Deployed Airmen prepare for holiday feast

  • Published
  • By Senior Airman Hannah Landeros
  • 379th Air Expeditionary Wing
At the 379th Air Expeditionary Wing here, the 379th Expeditionary Force Support Squadron food services team works to bring holiday food and cheer to service members and civilians away from home for the holiday season.

In addition to the holiday rush, the Independence Dining Facility teams here feed the most people in the U.S. Air Force Central Command area of responsibility 24/7.

To accomplish this, holiday meal planning begins nearly two months before the event takes place.

More than 100 volunteers, including other country nationals and military members make up the team that prepares the meal and provide an atmosphere of holiday cheer.

"Our body, mind and souls need a little relaxation from time to time, and celebrating the holidays is a great way to consume the good stuff," said Master Sgt.

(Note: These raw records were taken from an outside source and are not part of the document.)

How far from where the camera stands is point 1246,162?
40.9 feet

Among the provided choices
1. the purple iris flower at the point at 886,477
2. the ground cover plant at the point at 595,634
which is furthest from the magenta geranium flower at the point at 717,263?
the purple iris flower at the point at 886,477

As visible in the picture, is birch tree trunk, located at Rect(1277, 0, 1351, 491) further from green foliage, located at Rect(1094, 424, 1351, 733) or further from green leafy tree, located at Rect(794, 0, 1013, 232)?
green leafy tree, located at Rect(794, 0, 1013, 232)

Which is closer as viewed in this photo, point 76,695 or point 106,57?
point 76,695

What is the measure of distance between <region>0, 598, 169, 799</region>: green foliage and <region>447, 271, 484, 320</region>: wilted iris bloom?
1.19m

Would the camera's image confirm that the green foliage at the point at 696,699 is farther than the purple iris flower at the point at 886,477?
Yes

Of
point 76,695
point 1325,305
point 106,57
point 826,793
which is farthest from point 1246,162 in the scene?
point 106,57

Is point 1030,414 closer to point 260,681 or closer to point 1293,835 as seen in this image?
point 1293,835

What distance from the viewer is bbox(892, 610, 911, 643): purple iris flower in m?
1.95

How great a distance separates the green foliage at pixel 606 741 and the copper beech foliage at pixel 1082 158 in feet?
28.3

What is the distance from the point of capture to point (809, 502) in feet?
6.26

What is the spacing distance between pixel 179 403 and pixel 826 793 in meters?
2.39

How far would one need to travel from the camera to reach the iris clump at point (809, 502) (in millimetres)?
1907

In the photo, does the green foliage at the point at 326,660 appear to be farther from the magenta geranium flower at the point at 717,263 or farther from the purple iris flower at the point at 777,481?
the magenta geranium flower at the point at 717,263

Tanja Hawkins, the 379th's EFSS food services coordinator.

Holiday dinners boost morale and make service members feel at home, Hawkins said.

During the holiday dinner, senior leaders volunteer by serving meals to service members, coalition partners and contractors, said Airman 1st Class Sean Jeffcoat.

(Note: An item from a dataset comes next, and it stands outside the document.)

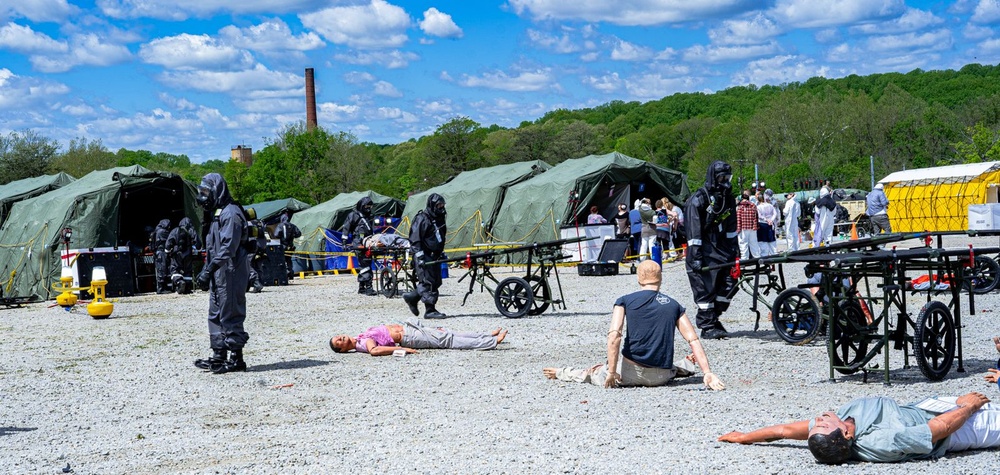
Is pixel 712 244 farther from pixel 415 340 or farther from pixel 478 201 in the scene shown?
pixel 478 201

"It really means a lot to our customers when they come in and see their leadership and mentors going to work with their aprons and chef hats," Hawkins said.

It's a team effort bringing the holiday spirit to a deployed location, Jeffcoat said.

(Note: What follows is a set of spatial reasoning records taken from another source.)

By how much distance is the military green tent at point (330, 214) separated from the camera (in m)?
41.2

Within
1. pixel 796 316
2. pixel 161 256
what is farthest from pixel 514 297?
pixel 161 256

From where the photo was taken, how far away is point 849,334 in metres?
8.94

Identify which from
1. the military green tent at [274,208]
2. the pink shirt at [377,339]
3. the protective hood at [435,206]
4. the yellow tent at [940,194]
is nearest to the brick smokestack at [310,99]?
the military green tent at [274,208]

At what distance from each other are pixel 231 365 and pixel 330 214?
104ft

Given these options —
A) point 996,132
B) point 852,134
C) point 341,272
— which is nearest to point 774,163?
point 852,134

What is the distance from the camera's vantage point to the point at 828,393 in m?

The dining facility provides 2,000 to 2,500 meals during the holiday season. Combined with the other dining facilities on base, approximately 9,000 meals are served during this time.

Along with preparations for the holiday meal, members of the food services team continue their daily duties providing quality assurance to the dining facilities. These duties include temperature checks on the freezers, regular temperature checks on food being served on the line and ensuring that the appropriate food is served. This type of quality assurance is provided to ensure public health standards are met.

"The best part of a project is seeing the other personnel in awe," Jeffcoat said. "We appreciate it when patrons show their gratitude for our hard work."